Read the bill closely. People can post no trespassing signs if they live within 500 feet of the river, regardless of if they own property directly on the river. Go to google earth and start drawing 500' lines from houses to the river and you'll see the problem.


----------



## Riverrat77 (Sep 7, 2007)

I will say that I just read the bill.... have any of you read the guidelines for what is considered a dwelling? Its pretty specific.... and doesn't include mobile homes, duplexes, apartment, commercial buildings etc. I'm not sure where you all fish.... but I'm usually not fishing right through somebody's backyard. It also says that some of the major fishable rivers like the Provo, are open from Utah Lake to the Soapstone Basin area.... maybe in the middle Provo you'd be hosed but the lower, some sections of the middle and especially the upper.... still lots of water to fish. The one question that I had after reading all of that was they've listed 17 waters right? Is this 17 that run through private ground that they're still going to allow recreational use of? What about the other waters that aren't listed but don't come close to private ground? How are those trout streams now classified? If there are no dwellings and no private ground that they cross (somebody brought up Diamond Fork) then what are the regulations going to be on a place like this? What about the Uinta streams that are not on NF ground.... are they now off limits as well? I did notice that Fish Creek wasn't listed as one of the 17 other than in a short stretch from the the White River/Price river merge down to the Hwy 10 bridge. Does that mean now that all of Lower Fish Creek beyond that merging point is off limits without trespass authority from the landowner? Anyone got a Calvin sticker for what I think of that? That being said, I've met the landowner for that CWMU and he's a good guy... just doesn't want to be pushed around by the government and anglers is the feeling I got from talking to him. In fact, I had an invite to swing by his place in Scofield and get a written note for access. I never did because it never came to that.... but I think a reasonable person could conceivably avoid losing access to certain sections of previously fishable water if this Ben Ferry idiot is cut out of the loop and landowners are contacted instead.


----------



## HighNDry (Dec 26, 2007)

I will only comment on one point. Landowners in the past have allowed access through their property. They were civil. You could enter by asking. Then, due to a change in attitude (from landowners and anglers?), we have been required to have signed written permission. Over the last several years we have seen a shift to being told just plain NO, you can not fish here. I have always respected a property owners right to tell me NO. I have never in the last 10 years knowingly trespassed. I think a couple things have been happening:

1) The old landowners are dying and their land is being inherited by offspring or bought by someone. These new owners and offspring have been raised in a society that is selfish. Just look at what is happening around the country by the wealthy, moviestars etc. who are buying up lands and locking them up. It's just an attitude. I own it, you don't have a right to it.

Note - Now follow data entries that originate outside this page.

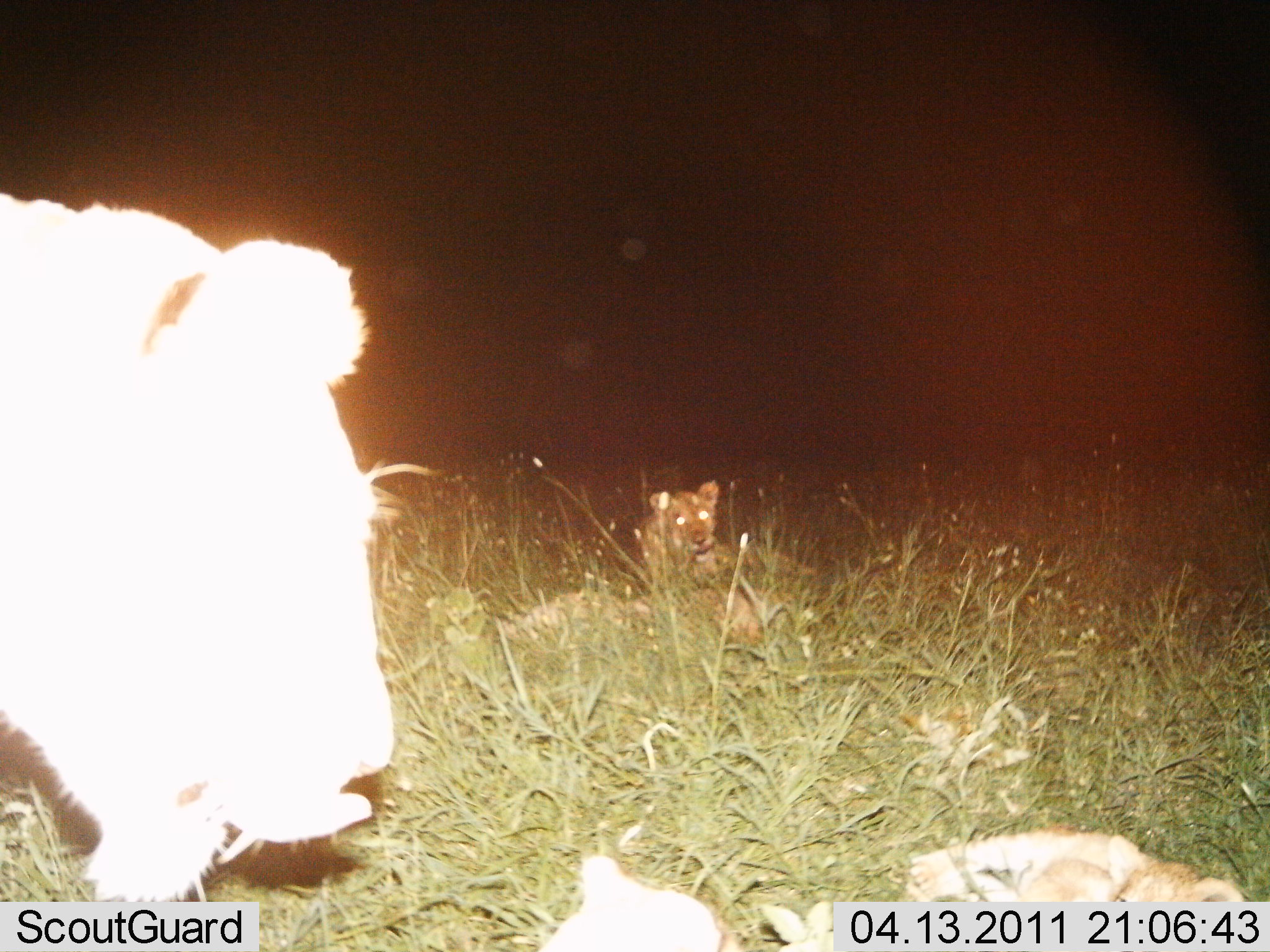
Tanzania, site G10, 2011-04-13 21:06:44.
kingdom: Animalia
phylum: Chordata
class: Mammalia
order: Carnivora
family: Felidae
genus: Panthera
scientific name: Panthera leo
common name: lion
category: lionfemale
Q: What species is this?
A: Lionfemale (lion) (Panthera leo).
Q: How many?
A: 3.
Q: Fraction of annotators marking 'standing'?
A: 46%.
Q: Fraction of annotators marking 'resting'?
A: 77%.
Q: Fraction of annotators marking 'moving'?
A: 15%.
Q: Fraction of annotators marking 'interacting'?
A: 23%.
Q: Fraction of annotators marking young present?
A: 15%.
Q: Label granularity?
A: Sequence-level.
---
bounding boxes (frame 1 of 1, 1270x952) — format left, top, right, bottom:
animal: 0, 192, 400, 898; 536, 855, 834, 952; 905, 825, 1248, 904; 637, 481, 768, 646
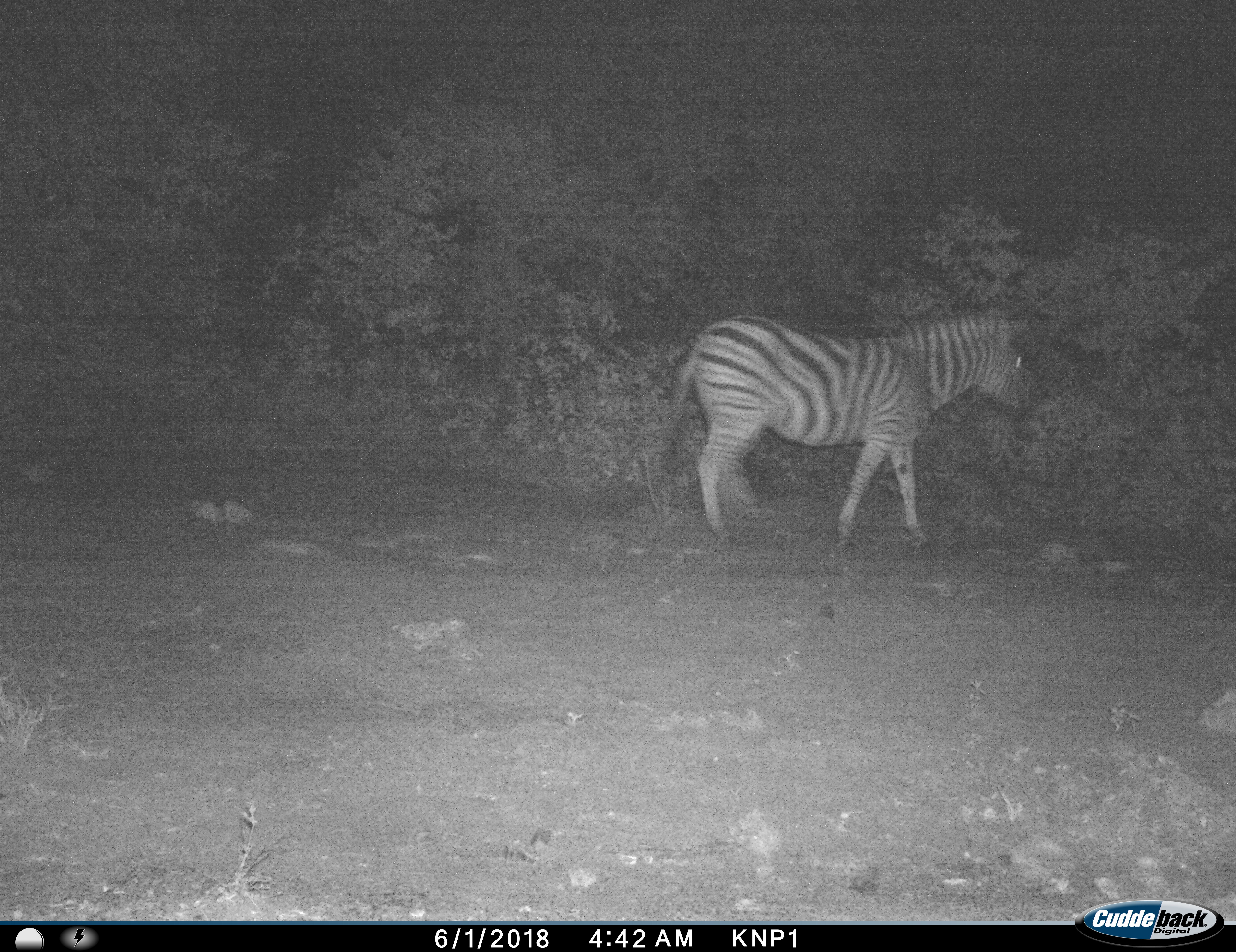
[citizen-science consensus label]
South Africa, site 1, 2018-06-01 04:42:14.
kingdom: Animalia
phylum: Chordata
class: Mammalia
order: Perissodactyla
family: Equidae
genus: Equus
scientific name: Equus quagga burchellii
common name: burchell's zebra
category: zebraburchells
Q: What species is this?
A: Zebraburchells (burchell's zebra) (Equus quagga burchellii).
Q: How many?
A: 1.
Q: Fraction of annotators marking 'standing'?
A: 10%.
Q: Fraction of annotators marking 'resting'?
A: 0%.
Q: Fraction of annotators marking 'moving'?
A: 90%.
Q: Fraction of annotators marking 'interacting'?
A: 0%.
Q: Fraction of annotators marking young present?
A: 0%.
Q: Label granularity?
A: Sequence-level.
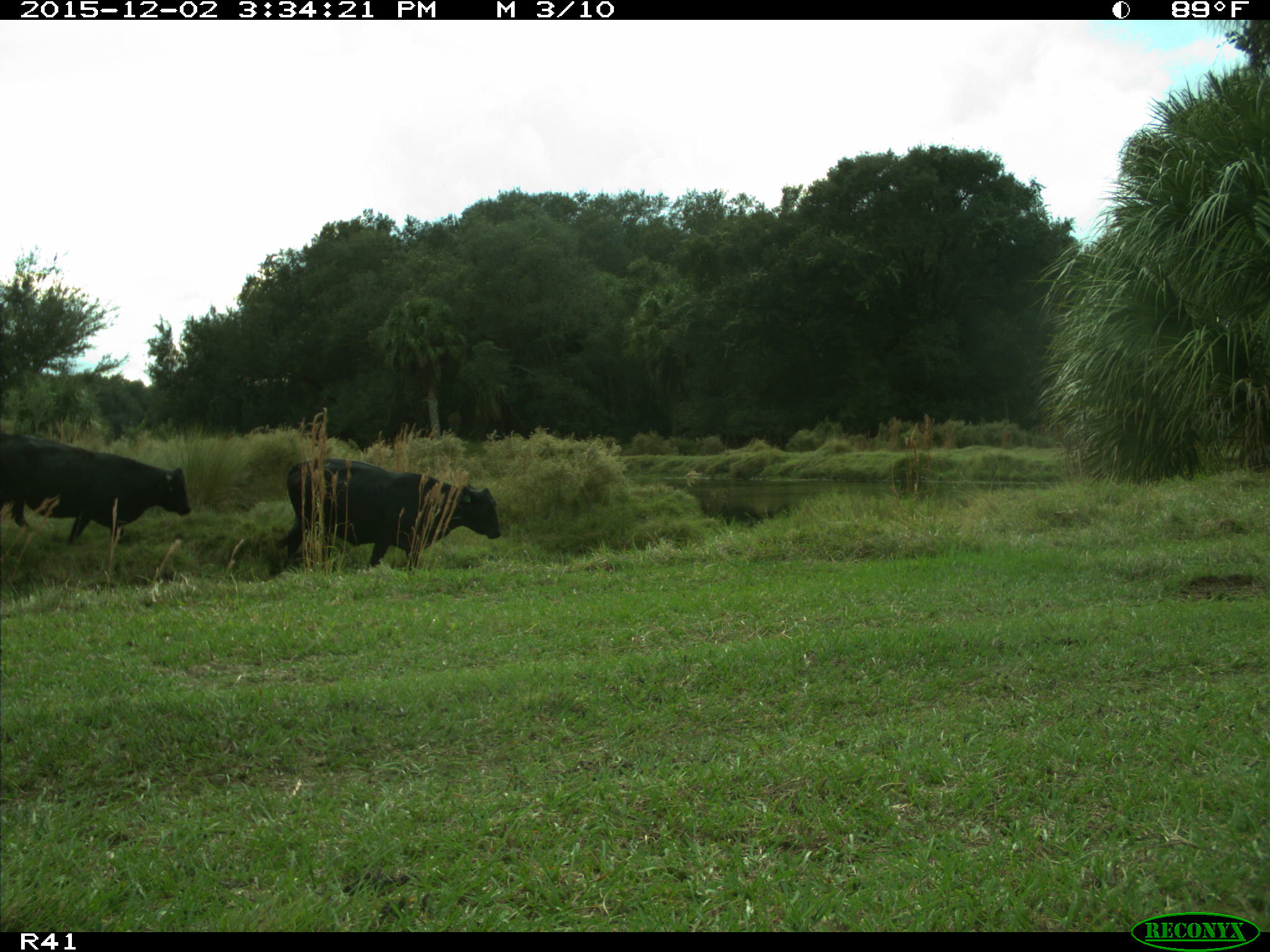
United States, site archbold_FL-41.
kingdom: Animalia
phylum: Chordata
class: Mammalia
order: Artiodactyla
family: Bovidae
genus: Bos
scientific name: Bos taurus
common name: domestic cow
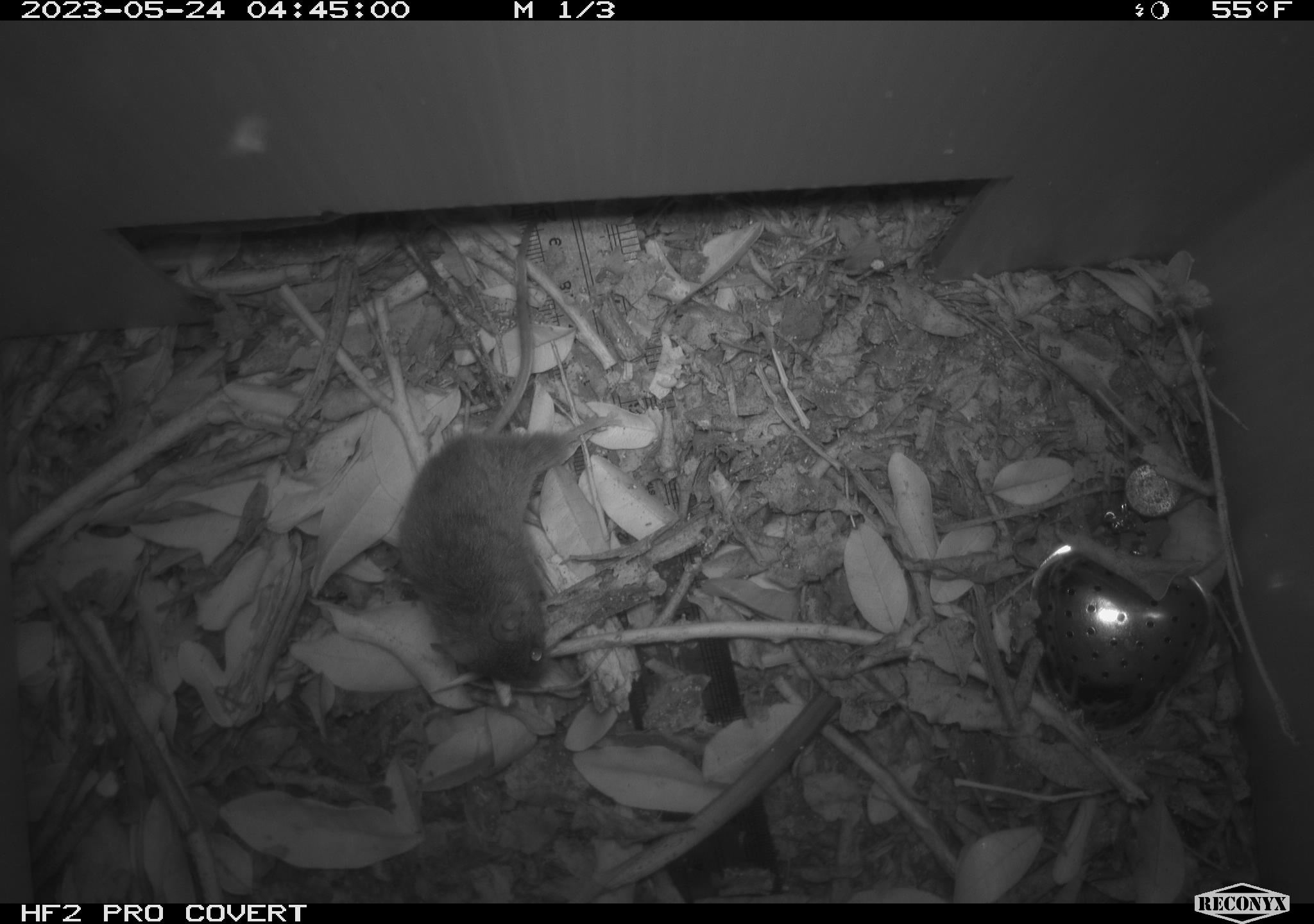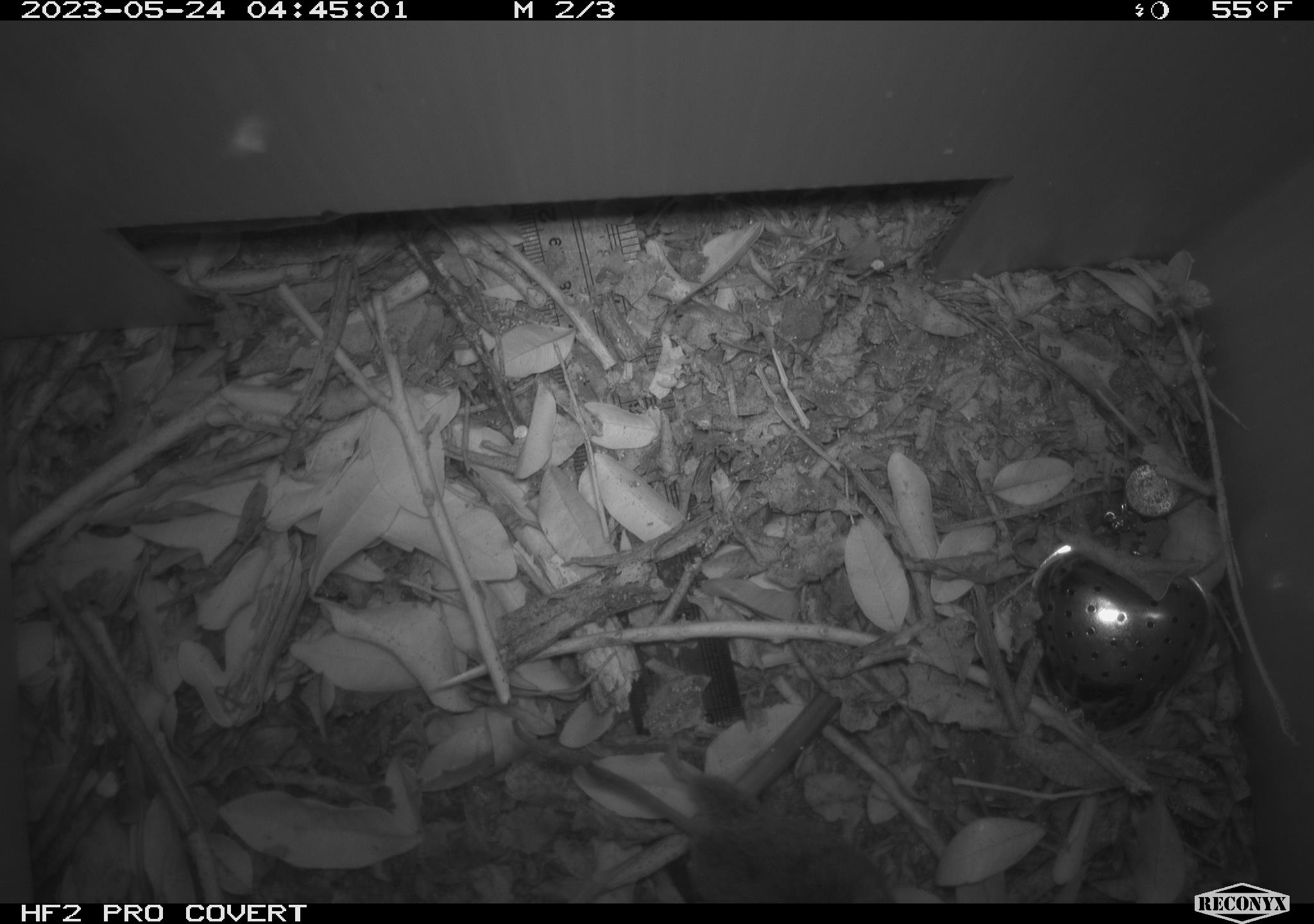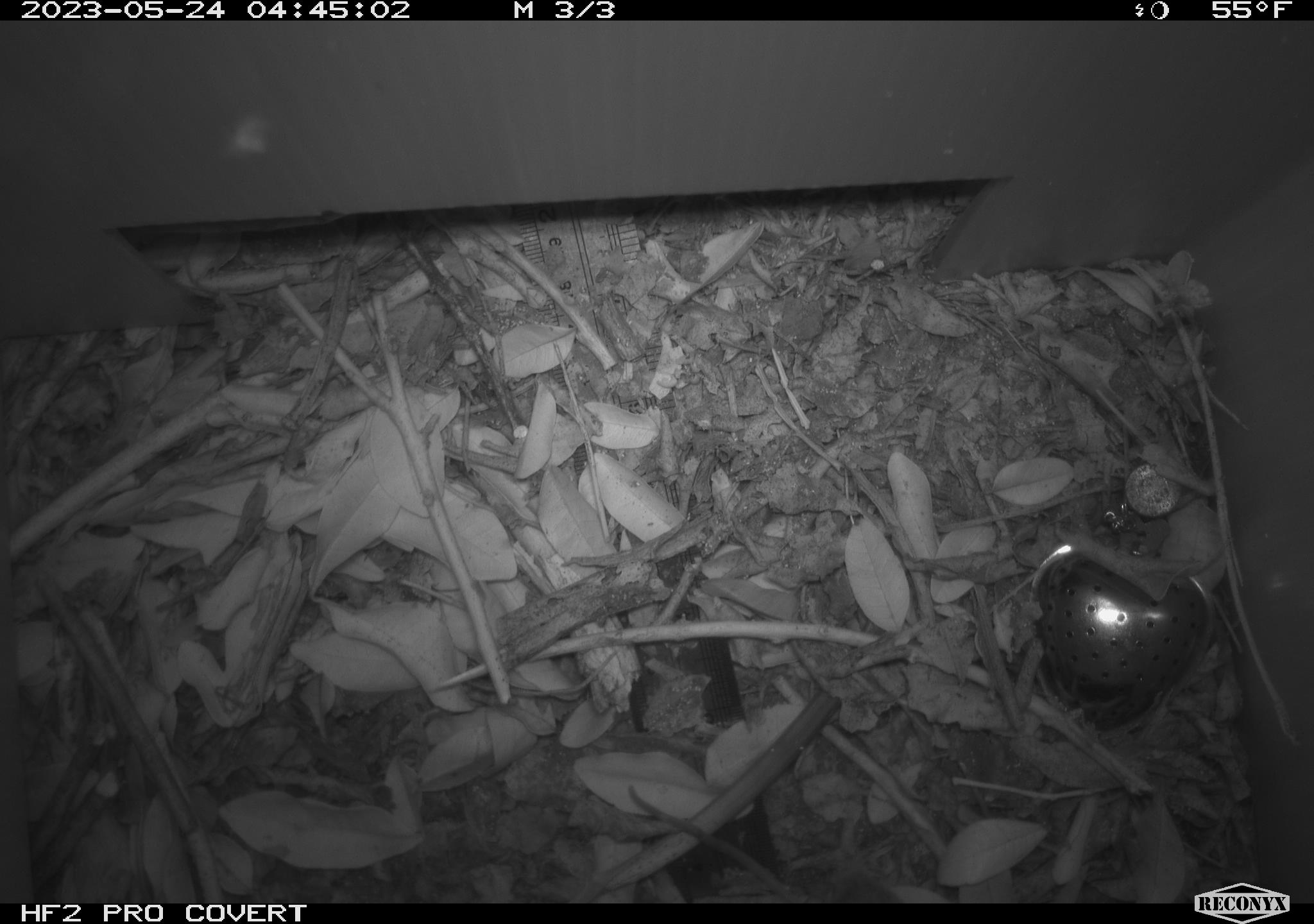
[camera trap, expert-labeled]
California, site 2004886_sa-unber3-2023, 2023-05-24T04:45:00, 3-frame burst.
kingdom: Animalia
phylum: Chordata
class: Mammalia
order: Rodentia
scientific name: Rodentia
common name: mouse species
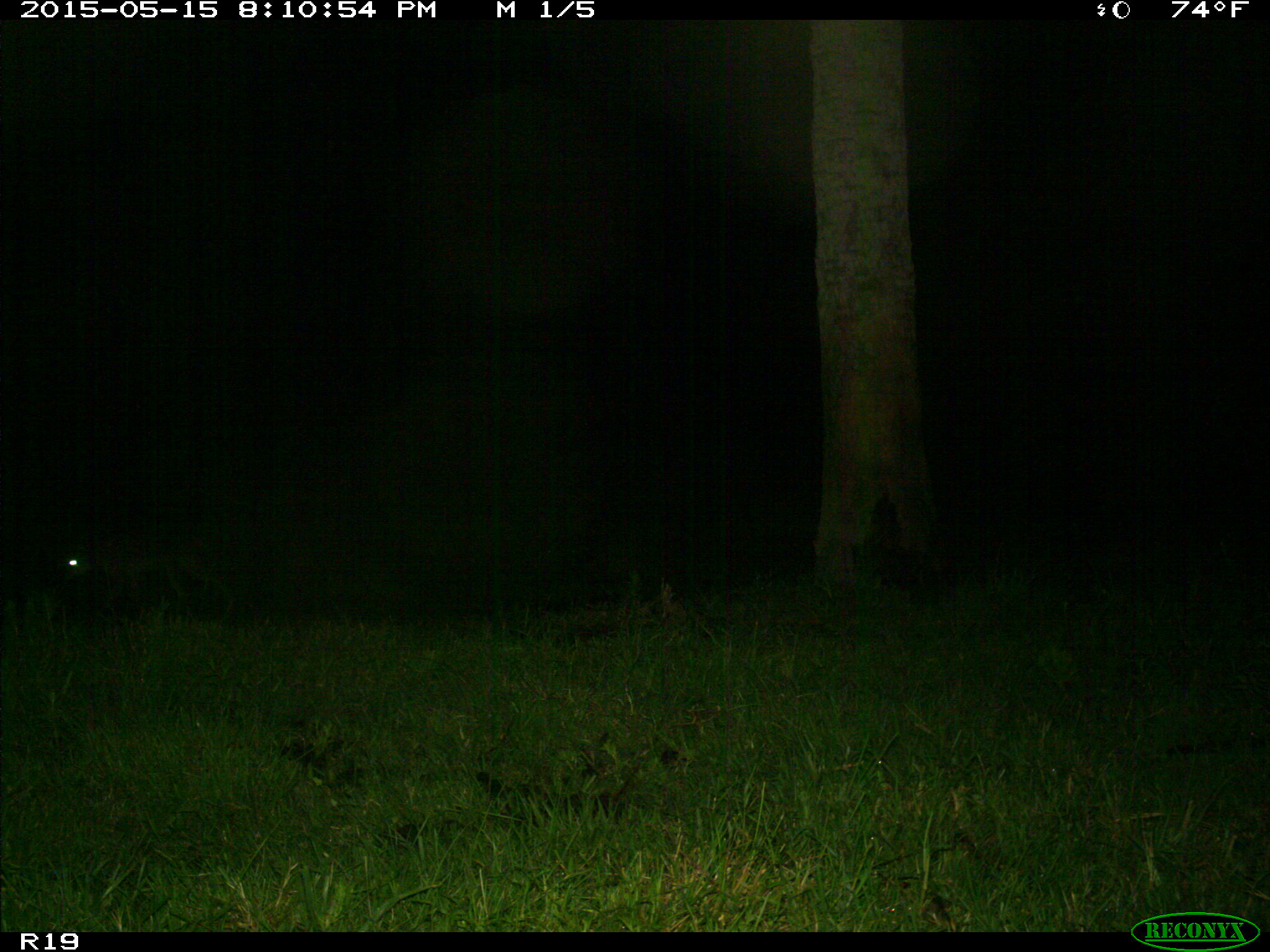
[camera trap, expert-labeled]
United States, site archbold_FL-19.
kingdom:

2) In the only comfrontations I have had with landowners, they have approached me with aggressiveness in tone of voice and language. 

3) A few jerks, have made us all look bad. I've never seen a no trepassing sign without bullet holes in it. I know most fishermen do not carry guns, but the hunters and shooters are lumped together with us as outdoorsmen. I have watched fishermen block gates with their vehicles. Those few jerks can make it bad for all of us.

Remember how careful we were warned to respect the "new" found ruling? Still there was the rub it in your face group.

I think as a whole stream and river anglers are pretty harmless. I think we would be willing to help a landowner out at anytime. I don't think we as a whole are destructive.

I belonged to a group that spent 4 years cleaning up a particular river, that is bordered from end to end with houses. We cleaned two times a year and took out tons of trash. 

We are not criminals, we are not looking to damage private property, we are just trying to enjoy a pastime.


----------



## Riverrat77 (Sep 7, 2007)

Well said and I agree with everything you just posted. Its the few that didn't show respect because of the newly granted access that may have stirred up the firestorm we're seeing now over the landowners fighting back. I have complained about gates left open in some of the areas I fish or hunt and I'm not even a landowner but I know how bad it ticks them off. My family owns land that they run cattle and sheep on down south (New Mexico) and I know they would be furious if somebody let their livestock out. They'd also probably be pretty upset about trash, tearing down fences or anything else that general public does, that I've seen, just because they think they deserve to be somewhere surrounded by private land. I'm not saying ban anglers from any stretch of river but I can definitely see where some of the landowners might be coming from. 

No answers on what happens to the rest of the waters not listed as one of the 17? Or why those 17 are the particular ones listed?


----------



## troutscout (Feb 12, 2009)

The bill only applies to waters running over private land. If a streams is on private land and is not on the list then it is out. I believe places like diamond fork are on BLM or federal or FS land. Such streams are exempt from "the bill." The 17 rivers we decided on my a committee. In the future the committee will have the chance to either add or remove(heaven forbid!) streams. The committee though it pretty heavy on guess which side. 

I feared the very same things last year after the Supreme Court ruling. I knew we had to be so so so careful or this would happen. Of course, like everything else, it's ruined by that small percentage who trespass, are rude, who litter, etc. I'm fairly young but even in my lifetime I remember being able to approach someone and getting permission to fish. It was acceptable on both sides. Recently though I've experienced nothing but contention on both sides. People want all or nothing and attacking the other side. I fear even approaching someone on their property to ask for permission. I see landowners watching and waiting for a slip up so they can report us. It's gotten all way out of hand. We are loosing more and more access points. Who cares about walking on the river bottom if we can't even access the river. It's too bad it's gotten to this point. We could have worked together, landowners and fishermen.

I'm one of those anglers that carries a trash bag with me. That's how I was raised. If everyone did that we could show the landowners that we are capable of taking care of the river too. 

I would have been so easy to make some of the clarifications needed for the original ruling. This bill has the potential to not only reverse the ruling but take away more than we had before.


----------



## Guns and Flies (Nov 7, 2007)

A family friend we have is in the legislature told us that 90-95% of people contacting him are against the bill; it’s hard to imagine numbers across the state being much different. Thus to my recognizing if the bill is passed the Utah legislator ignored 90-95% of the state. Thank you REPRESENTATIVES!!! If you don’t vote it down who are you representing??????

Question of clarification, if a stream or river is not on the list (17 indicated) does that mean they are not part of the bill thus are accessible and you are able to walk through it touching the stream bed legally?


----------



## troutscout (Feb 12, 2009)

hey Guns, that depends on whether the river is running through private property or not. If it runs through private property and isn't on the list - NO GO! You can see the problem everyone has with this list. Rivers on Forest services, federal or BLM land are fine and the bill doesn't touch because they aren't private. There are tons and tons of awesome small streams in Utah that we won't be able to fish anymore. Ferry thinks that because most people do fish these streams that people won't care if they're gone. I haven't fished every stream in Utah, yet, but I sure want the chance to do so someday. The pressure that the listed rivers will receive is another matter all together. They consequences for this bill passing are far reaching. 

^^ike


----------